→ Work required
In the records below, the line with "1242643 | 10 |" opens the range and the line with "下期一等奖奖池累计金额：1,139,990,273元" closes it; print that range exactly and nothing else.

→ Dataset content
◆ ◆ ◆

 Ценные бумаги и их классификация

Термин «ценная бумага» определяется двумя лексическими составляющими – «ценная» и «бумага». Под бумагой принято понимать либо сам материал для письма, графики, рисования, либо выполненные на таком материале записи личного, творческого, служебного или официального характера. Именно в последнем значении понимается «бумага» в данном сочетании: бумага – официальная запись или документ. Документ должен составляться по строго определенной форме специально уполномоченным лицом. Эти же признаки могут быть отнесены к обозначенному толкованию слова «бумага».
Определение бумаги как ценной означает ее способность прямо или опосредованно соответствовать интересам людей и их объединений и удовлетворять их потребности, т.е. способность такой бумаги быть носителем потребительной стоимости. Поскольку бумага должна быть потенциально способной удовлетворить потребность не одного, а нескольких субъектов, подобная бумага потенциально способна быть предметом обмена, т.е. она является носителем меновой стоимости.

◆ ◆ ◆

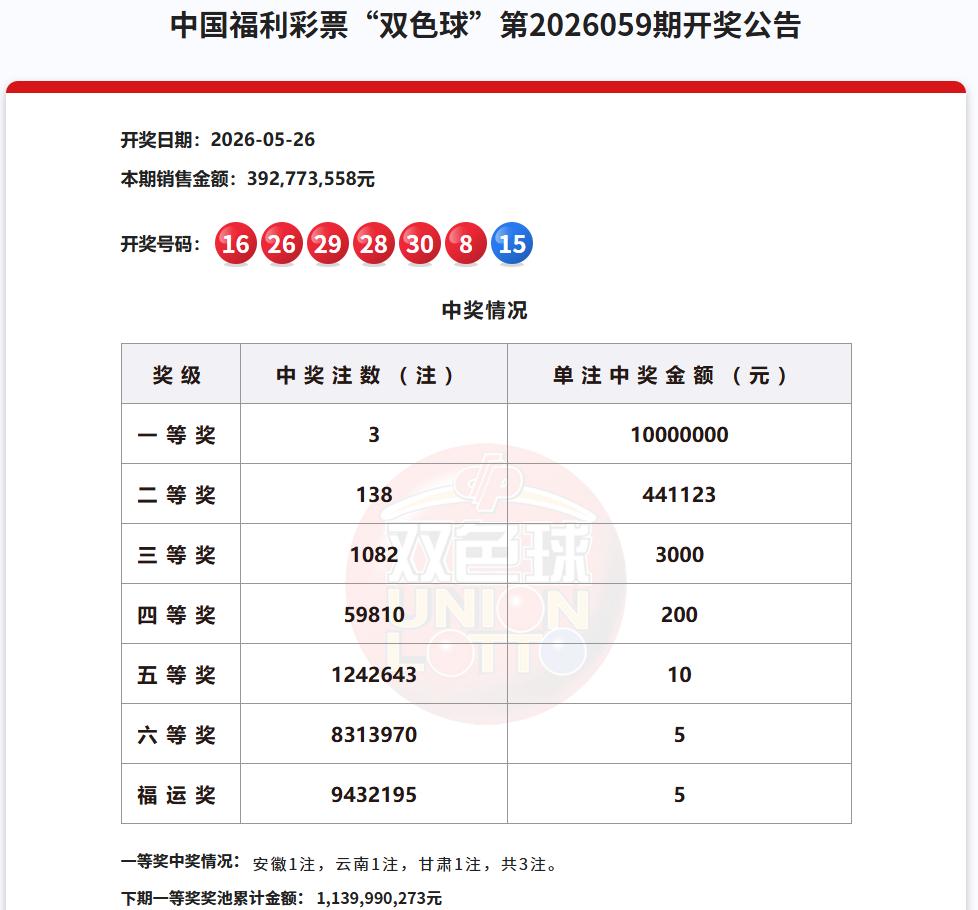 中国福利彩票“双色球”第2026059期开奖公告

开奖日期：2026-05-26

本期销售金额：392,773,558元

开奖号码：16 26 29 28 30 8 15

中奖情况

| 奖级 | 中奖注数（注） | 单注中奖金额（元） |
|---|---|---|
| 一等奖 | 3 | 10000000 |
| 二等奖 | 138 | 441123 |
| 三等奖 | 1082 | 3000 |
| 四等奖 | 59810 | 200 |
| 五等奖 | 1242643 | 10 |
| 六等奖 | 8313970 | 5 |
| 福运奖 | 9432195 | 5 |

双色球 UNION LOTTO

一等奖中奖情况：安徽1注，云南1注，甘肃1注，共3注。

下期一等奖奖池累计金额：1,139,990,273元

◆ ◆ ◆

→ Solution to this task
| 五等奖 | 1242643 | 10 |
| 六等奖 | 8313970 | 5 |
| 福运奖 | 9432195 | 5 |

双色球 UNION LOTTO

一等奖中奖情况：安徽1注，云南1注，甘肃1注，共3注。

下期一等奖奖池累计金额：1,139,990,273元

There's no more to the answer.